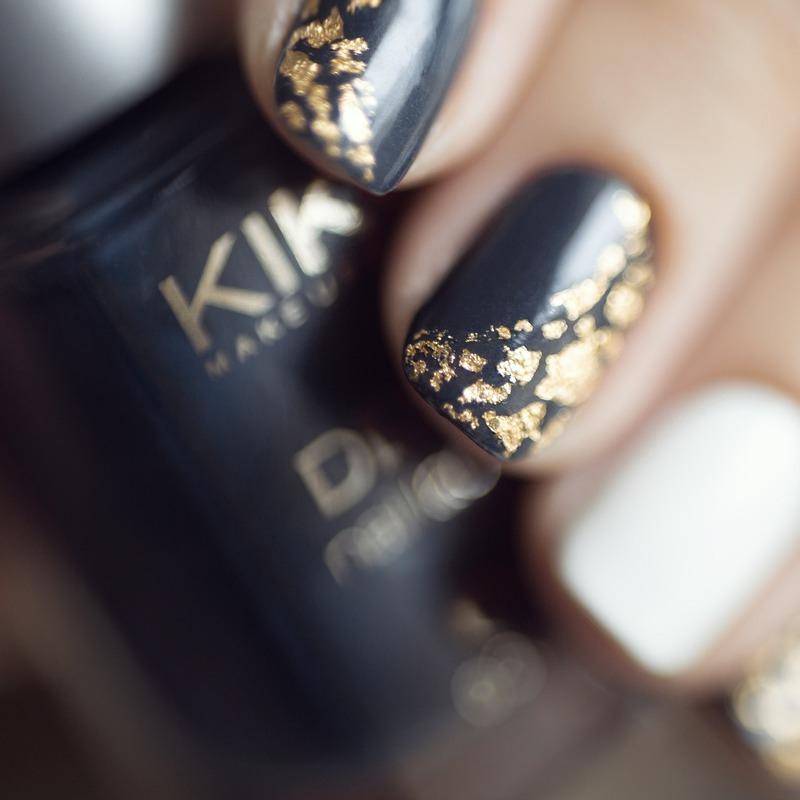 Gold 2.0 nail art by Treviginti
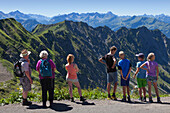 Hikers, viewpoint at Nebelhorn, near Oberstdorf, Allgaeu Alps, Allgaeu, Bavaria, Germany
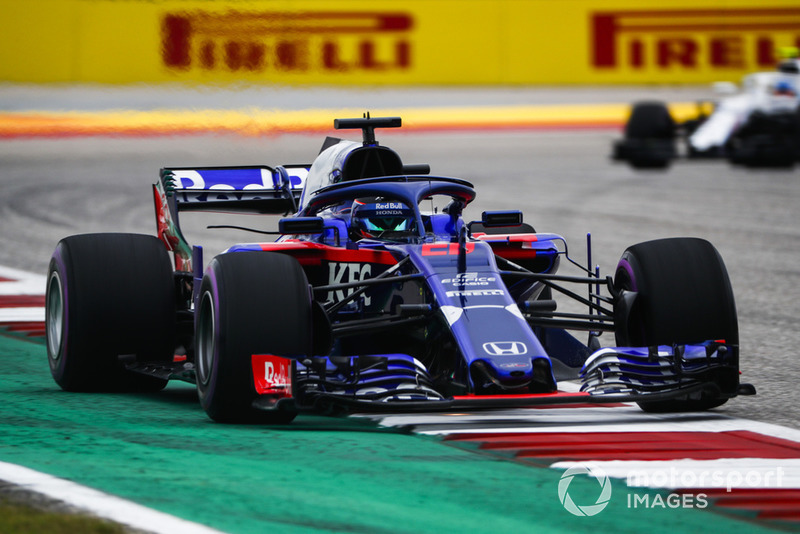 20º Brendon Hartley, Toro Rosso STR13 (sanción por cambios en el motor)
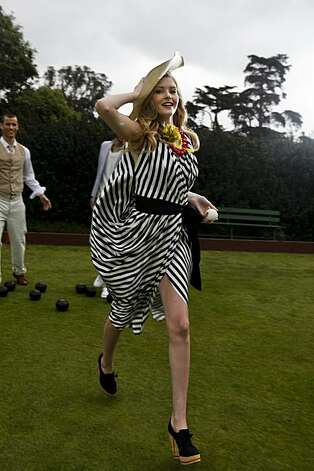 Spring fashions are seen at the SF Lawn Bowling Club in Golden Gate Park.Fashion and Lawn Bowling San Francisco, 2010   **MANDATORY CREDIT FOR PHOTOG AND SF CHRONICLE/NO SALES/MAGS OUT/TV OUT/INTERNET: AP MEMBER NEWSPAPERS ONLY** Photo: Russell Yip, The Chronicle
* * * * *
**What needs to be done:** Omitting all pictures, retype exactly the lines from the line containing "Hikers, viewpoint at" down to the last line above, both ends included.

**Answer to the exercise:**
 Hikers, viewpoint at Nebelhorn, near Oberstdorf, Allgaeu Alps, Allgaeu, Bavaria, Germany
 20º Brendon Hartley, Toro Rosso STR13 (sanción por cambios en el motor)
 Spring fashions are seen at the SF Lawn Bowling Club in Golden Gate Park.Fashion and Lawn Bowling San Francisco, 2010   **MANDATORY CREDIT FOR PHOTOG AND SF CHRONICLE/NO SALES/MAGS OUT/TV OUT/INTERNET: AP MEMBER NEWSPAPERS ONLY** Photo: Russell Yip, The Chronicle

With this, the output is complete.